ASTANA — The international archaeological expedition made remarkable discoveries that broadens understanding of the history and culture of Turkic people in the Altai region, reported Kazinform.
Two significant findings stand out. The unearthing of Turkic settlements dating back to the seventh to ninth centuries in the Kalmak Kyrgan Mountains and the identification of a Turkic memorial statue from the eighth to ninth centuries in eastern Kazakhstan.
The project’s leader, Professor Victor Mertz from Toraighyrov University, highlighted the previous focus on Turkic burials and cult structures, noting that settlements had been relatively underexplored.
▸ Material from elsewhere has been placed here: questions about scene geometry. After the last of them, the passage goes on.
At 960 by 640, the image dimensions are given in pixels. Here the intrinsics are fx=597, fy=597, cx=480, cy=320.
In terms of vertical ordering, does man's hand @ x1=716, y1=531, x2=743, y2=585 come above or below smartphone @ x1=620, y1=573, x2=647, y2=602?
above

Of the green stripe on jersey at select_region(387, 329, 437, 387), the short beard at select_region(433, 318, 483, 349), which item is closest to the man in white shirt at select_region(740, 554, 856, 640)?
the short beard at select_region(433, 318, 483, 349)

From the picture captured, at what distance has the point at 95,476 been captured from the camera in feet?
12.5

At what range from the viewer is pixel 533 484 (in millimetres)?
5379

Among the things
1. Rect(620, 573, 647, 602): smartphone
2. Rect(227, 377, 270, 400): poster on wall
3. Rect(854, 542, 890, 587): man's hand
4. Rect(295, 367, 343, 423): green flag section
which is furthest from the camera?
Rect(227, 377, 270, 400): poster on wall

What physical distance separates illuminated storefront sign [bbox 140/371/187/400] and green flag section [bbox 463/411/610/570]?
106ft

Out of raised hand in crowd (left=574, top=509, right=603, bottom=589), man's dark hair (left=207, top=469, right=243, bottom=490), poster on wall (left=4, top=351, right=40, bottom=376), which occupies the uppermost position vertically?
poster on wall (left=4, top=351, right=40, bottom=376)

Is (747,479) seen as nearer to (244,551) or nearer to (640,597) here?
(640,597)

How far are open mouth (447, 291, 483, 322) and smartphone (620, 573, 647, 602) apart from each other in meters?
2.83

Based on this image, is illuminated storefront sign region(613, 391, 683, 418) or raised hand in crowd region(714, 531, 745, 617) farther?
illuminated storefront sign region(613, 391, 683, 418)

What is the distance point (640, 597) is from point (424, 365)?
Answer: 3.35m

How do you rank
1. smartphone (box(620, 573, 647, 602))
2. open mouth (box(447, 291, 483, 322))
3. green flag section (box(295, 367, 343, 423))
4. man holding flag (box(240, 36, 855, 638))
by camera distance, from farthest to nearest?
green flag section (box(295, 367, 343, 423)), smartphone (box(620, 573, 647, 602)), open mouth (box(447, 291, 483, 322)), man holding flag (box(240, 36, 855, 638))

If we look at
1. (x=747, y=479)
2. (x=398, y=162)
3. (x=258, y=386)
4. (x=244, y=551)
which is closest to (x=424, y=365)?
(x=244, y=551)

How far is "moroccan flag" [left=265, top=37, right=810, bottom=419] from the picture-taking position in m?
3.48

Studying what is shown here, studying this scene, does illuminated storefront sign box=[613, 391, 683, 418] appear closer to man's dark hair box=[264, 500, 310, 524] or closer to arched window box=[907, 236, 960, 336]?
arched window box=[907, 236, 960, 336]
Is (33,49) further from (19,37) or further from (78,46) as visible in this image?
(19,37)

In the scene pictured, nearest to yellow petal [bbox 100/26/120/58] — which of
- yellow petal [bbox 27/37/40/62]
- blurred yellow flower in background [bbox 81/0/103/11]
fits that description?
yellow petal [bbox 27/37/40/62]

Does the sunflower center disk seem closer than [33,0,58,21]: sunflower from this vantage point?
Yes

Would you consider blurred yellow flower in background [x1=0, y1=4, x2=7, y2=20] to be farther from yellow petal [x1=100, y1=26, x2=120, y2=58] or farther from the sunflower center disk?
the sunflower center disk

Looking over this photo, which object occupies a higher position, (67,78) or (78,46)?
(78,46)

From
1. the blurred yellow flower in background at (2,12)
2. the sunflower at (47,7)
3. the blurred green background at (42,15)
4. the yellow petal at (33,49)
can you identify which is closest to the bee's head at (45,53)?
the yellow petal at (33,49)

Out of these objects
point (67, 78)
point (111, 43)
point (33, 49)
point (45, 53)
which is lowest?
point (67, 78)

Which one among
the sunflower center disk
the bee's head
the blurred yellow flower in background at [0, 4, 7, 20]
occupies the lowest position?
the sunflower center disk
A collaboration with Altai State University in Russia, Kazakhstan’s Institute of Archaeology named after Alkey Margulan, and Toraighyrov University, this expedition aimed to address this gap in Turkic history and culture research.
The discovered Turkic settlements represent a breakthrough in the study of the Turkic peoples’ material culture and their role in the history of the Altai.
These Turkic settlements differ in their locations from those of the early Iron Age and Bronze Age. Nestled amid rocky terrain, they feature well-designed living spaces, indicating their functionality in the activities of the Turkic people.
Apart from the settlements, the excavations yielded numerous artifacts, especially items related to metalworking, showcasing the advanced metallurgical skills of the Turkic people. This discovery serves as compelling evidence of their mastery of ironworking, a hallmark of Turkic culture.
Archaeologists from the Altai region also made another notable discovery in Kazakhstan: a Turkic memorial statue depicting a warrior from the eighth to the ninth century. Such statues were crafted to honor fallen warriors and were typically not associated with burial sites, highlighting their religious and cultural importance. This revelation marked a significant advance in the study of Turkic monuments in the Northern Altai region.
“We discovered ancient camping sites belonging to medieval nomadic communities just a few kilometers away from the memorial complexes. This discovery opens up new avenues for further research into the daily lives and activities of these ancient Turkic nomads,” said archeologist Sergey Grushin.